How long does it take to fully charge a capacitor?
Theoretically infinite (exponential approach). Practically: 5τ = 99.3% charged, 3τ = 95% charged, 2τ = 86% charged. Design rule: assume capacitor fully charged after 5 time constants. Example: τ = 1 ms → capacitor ~fully charged after 5 ms.
How do I calculate charge/discharge time?
Time to reach voltage V: t = -τ × ln(1 - V/Vmax) for charging, or t = -τ × ln(V/Vmax) for discharging. For 90% charge: t ≈ 2.3τ. For 50% charge: t = 0.69τ. Exponential curve, not linear.
What is cutoff frequency in an RC filter?
Cutoff frequency (fc) is where output power drops to 70.7% (-3dB) of input. Formula: fc = 1 / (2πRC). Lower fc = slower frequency response, more filtering. Used in low-pass, high-pass, and band-pass filters.

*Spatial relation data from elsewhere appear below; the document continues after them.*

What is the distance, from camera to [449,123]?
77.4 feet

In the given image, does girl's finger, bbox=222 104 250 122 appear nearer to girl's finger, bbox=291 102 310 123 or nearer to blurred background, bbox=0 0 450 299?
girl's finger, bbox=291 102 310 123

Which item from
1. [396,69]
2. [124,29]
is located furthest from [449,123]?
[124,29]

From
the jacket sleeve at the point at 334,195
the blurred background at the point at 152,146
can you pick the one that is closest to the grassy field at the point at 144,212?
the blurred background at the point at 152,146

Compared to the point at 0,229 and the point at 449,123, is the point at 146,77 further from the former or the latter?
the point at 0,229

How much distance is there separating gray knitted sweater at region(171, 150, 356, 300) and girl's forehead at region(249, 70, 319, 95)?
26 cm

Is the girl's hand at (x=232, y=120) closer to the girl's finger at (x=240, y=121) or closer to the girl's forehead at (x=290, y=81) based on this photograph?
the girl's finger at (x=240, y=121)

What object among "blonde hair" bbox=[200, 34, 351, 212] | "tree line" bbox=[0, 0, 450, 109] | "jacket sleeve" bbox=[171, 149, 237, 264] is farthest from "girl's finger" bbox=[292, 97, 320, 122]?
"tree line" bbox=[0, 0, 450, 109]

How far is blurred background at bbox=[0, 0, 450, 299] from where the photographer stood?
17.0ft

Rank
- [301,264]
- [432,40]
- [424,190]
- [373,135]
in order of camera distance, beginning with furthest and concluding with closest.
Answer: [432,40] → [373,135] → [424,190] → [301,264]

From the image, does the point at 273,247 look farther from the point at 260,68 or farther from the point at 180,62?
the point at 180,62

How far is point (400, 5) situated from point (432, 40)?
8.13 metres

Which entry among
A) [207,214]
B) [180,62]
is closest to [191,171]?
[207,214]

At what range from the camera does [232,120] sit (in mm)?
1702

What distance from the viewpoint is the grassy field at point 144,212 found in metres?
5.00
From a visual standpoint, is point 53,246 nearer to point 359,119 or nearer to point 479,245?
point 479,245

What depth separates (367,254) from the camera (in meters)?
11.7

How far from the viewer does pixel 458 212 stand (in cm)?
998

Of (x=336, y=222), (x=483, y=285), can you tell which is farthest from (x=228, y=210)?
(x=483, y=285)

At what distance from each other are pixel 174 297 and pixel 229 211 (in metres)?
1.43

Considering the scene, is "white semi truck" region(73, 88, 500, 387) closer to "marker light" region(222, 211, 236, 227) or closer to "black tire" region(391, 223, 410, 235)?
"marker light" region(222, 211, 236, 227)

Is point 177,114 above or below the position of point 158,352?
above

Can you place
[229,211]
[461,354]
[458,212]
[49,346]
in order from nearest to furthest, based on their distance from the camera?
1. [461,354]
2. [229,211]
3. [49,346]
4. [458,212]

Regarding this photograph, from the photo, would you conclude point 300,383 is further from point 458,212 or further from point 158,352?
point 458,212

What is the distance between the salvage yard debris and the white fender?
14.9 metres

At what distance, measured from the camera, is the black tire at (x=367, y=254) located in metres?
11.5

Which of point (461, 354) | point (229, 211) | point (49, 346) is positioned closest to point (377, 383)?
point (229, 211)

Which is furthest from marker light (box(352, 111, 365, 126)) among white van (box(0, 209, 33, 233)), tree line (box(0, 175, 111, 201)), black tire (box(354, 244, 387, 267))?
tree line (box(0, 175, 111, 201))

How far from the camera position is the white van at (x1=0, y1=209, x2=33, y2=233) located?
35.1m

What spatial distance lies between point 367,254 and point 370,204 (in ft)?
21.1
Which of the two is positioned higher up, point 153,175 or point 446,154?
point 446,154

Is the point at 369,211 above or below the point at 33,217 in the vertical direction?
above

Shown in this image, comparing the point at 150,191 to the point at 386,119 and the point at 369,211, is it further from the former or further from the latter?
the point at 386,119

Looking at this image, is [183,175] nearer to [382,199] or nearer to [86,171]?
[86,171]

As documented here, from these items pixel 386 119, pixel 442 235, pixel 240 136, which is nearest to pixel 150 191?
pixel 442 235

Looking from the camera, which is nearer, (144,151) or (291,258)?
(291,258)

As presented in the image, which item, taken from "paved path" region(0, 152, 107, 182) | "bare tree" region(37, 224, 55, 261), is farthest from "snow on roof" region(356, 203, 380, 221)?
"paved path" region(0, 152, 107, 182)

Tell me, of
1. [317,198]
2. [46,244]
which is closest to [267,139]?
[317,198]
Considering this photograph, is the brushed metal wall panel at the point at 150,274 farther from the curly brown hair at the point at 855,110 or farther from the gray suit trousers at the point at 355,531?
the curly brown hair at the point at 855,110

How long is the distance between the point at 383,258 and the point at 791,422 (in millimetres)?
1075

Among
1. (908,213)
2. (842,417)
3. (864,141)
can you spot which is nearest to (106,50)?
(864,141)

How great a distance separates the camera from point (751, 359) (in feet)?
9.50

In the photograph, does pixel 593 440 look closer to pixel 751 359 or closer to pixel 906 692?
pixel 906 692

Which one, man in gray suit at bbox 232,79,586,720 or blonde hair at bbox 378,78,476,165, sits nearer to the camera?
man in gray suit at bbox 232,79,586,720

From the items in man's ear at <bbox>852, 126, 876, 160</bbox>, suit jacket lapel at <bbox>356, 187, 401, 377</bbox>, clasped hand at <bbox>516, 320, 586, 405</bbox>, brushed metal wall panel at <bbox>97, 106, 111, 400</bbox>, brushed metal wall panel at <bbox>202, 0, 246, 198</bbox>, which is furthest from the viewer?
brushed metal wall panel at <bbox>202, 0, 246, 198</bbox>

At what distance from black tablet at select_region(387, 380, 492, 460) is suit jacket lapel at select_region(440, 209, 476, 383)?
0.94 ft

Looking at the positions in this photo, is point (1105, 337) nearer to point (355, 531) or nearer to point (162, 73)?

How does RC relate to filters?
In a low-pass RC filter, signal above fc is attenuated (filtered out). Below fc, signal passes. Roll-off rate = -20dB/decade (first-order). Larger RC = lower fc = more filtering. Example: 1 kΩ and 0.1 µF → fc ≈ 1.6 kHz.
What is the phase shift in an RC circuit?
At cutoff frequency fc, phase shift = -45° (for low-pass). Below fc, shift approaches 0°; above fc, approaches -90°. Phase lag means output lags input. Important in stability analysis and feedback circuits.
Can I use RC to debounce a button?
Yes! RC filtering removes switch bounce. Time constant τ = RC should be ~10–50 ms to debounce mechanical switches (typical bounce: 5–20 ms). Higher τ introduces lag; lower τ may not filter completely. Add Schmitt trigger logic for clean edge detection.
What is charging current?
Initial charging current I0 = V / R (ohms law). As capacitor charges, current decreases exponentially: i(t) = (V/R) × e^(-t/τ). Peak current at t=0, zero at t=∞. Larger R = smaller peak current (protects capacitor and circuit).
How do I choose R and C values?
Balance desired time constant against practical constraints. R: 100 Ω–10 MΩ (low = more current, fast; high = leakage risk, slow). C: 1 nF–1000 µF (low = fast response, less filtering; high = slow response, more filtering). Use standard values (E12/E24 series).
What is the relationship between τ and bandwidth?
Bandwidth (BW, Hz) ≈ 0.16 / τ (approximately). Shorter τ = wider bandwidth = faster response. Longer τ = narrower bandwidth = slower response, more filtering. Trade-off between speed and noise rejection.
Can RC time constant affect audio quality?
Yes. Audio coupling capacitors and load resistances create RC high-pass filters. Too large τ = bass roll-off (DC blocked but audio preserved). Too small τ = DC not fully blocked. Typical audio coupling: fc ~10 Hz (very low).
What is exponential decay in capacitor discharge?
Discharge formula: V(t) = V0 × e^(-t/τ). Voltage falls rapidly at first, then slows asymptotically. Never reaches zero (theoretically infinite discharge time). After 5τ, voltage ~0.7% of initial. Leakage resistance limits practical discharge time.